Réunion du 8 février 2011 à 15h00
Bioéthique — Motion de rejet préalable

Photo issue du site de l'Assemblée nationale ou de WikipediaNoël Mamère :

…et que, ma conviction étant faite, je la défends, parce que je pense qu'il faut que nous en débattions. De la même manière, j'ai été le seul à présenter, au sein de la commission spéciale, un amendement sur la gestation pour autrui. Je pense que ces sujets ne doivent pas être exclus de nos discussions. La représentation nationale fait son choix, délibère et vote, mais il est de notre devoir de ne pas escamoter le débat.

C'est la raison pour laquelle je reviens sur cette question. La filiation se trouve saisie, comme je viens de l'indiquer, par la biomédecine, au risque de créer une catégorie d'enfants à part de toutes les autres, la seule qui, par hypothèse, ne pourrait pas, et ce à jamais, obtenir de réponse – au moins sur une de ses lignes, paternelle ou maternelle – à la question qui, pour les autres, pour nous tous, est d'une importance évidente : « à qui dois-je d'être né ? » La question de l'origine et celle de la filiation ne sont pas les mêmes.

En effet, tout se passe comme si notre société moderne avait du mal à s'accorder avec elle-même. D'un côté, face à une stérilité que nombre de couples vivaient comme une tragédie, elle a inventé une nouvelle manière de faire des enfants en instituant un acte de don d'engendrement, qui implique différents acteurs aux rôles complémentaires et placés sous l'égide de l'autorité médicale. De l'autre, elle a décidé – au départ du moins car nombre de pays ont changé leur loi ces dernières années – de ne pas se rendre compte à elle-même de ce qu'elle faisait.

Au moment même où elle a permis à des enfants de naître autrement que comme le fruit de la rencontre d'un homme et d'une femme en organisant des dons de sperme, et à des receveurs-parents de valoriser au sein de leur propre couple aussi bien la dimension charnelle de la procréation que sa dimension intentionnelle, elle a décidé d'effacer les traces de ces actes en transformant les donneurs d'engendrement en fantômes anonymes, comme si ce qu'ils avaient fait, c'est-à-dire donner de leur capacité reproductive pour permettre à d'autres de devenir parents, ne trouvait pas de statut dicible, et pourquoi pas valorisable, dans notre culture. Comme si le don était ici couvert d'opprobre.
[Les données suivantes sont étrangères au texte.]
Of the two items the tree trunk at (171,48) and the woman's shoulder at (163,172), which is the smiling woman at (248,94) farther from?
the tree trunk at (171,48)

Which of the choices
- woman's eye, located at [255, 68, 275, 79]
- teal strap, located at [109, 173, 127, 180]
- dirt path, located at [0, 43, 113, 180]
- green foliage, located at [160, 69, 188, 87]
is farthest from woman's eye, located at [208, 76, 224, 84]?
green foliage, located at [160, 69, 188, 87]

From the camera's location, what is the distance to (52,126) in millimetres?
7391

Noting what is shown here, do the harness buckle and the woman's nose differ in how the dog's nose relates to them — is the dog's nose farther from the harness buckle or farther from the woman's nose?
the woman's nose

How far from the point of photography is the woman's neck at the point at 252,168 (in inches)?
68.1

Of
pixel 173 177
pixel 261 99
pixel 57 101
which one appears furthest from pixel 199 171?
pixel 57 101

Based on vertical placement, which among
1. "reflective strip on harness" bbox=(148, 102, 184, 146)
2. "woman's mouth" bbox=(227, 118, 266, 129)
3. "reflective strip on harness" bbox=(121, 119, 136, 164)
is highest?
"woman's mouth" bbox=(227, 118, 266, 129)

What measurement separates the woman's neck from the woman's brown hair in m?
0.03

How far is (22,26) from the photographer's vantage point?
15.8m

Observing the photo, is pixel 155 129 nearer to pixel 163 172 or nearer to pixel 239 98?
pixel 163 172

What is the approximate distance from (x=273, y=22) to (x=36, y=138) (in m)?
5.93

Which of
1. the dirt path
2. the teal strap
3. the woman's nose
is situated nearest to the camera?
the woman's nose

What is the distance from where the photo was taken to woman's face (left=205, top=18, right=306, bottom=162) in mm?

L'hypothèse d'une levée de l'anonymat des dons en AMP semble générer tout un ensemble de malentendus. Il existe désormais en France une véritable demande sociale de changement de la loi, issue en particulier des premiers concernés – une partie des enfants nés des premiers dons de sperme et devenus aujourd'hui de jeunes adultes – et prenant appui sur l'exemple de nombreux pays européens comme la Suède et la Grande-Bretagne. Ils réclament la levée de cet anonymat. Au droit français actuel, régi par la règle d'anonymisation de tous les dons – de sperme, d'ovocyte, d'embryon –, il est proposé de substituer un autre principe, celui de l'accès de l'enfant à ses origines personnelles.

Bien qu'elle soit clairement énoncée, cette revendication est rarement entendue pour ce qu'elle est, ce qui alimente de multiples faux débats et cette terrible confusion que j'évoquais il y a quelques instants entre l'origine et la filiation.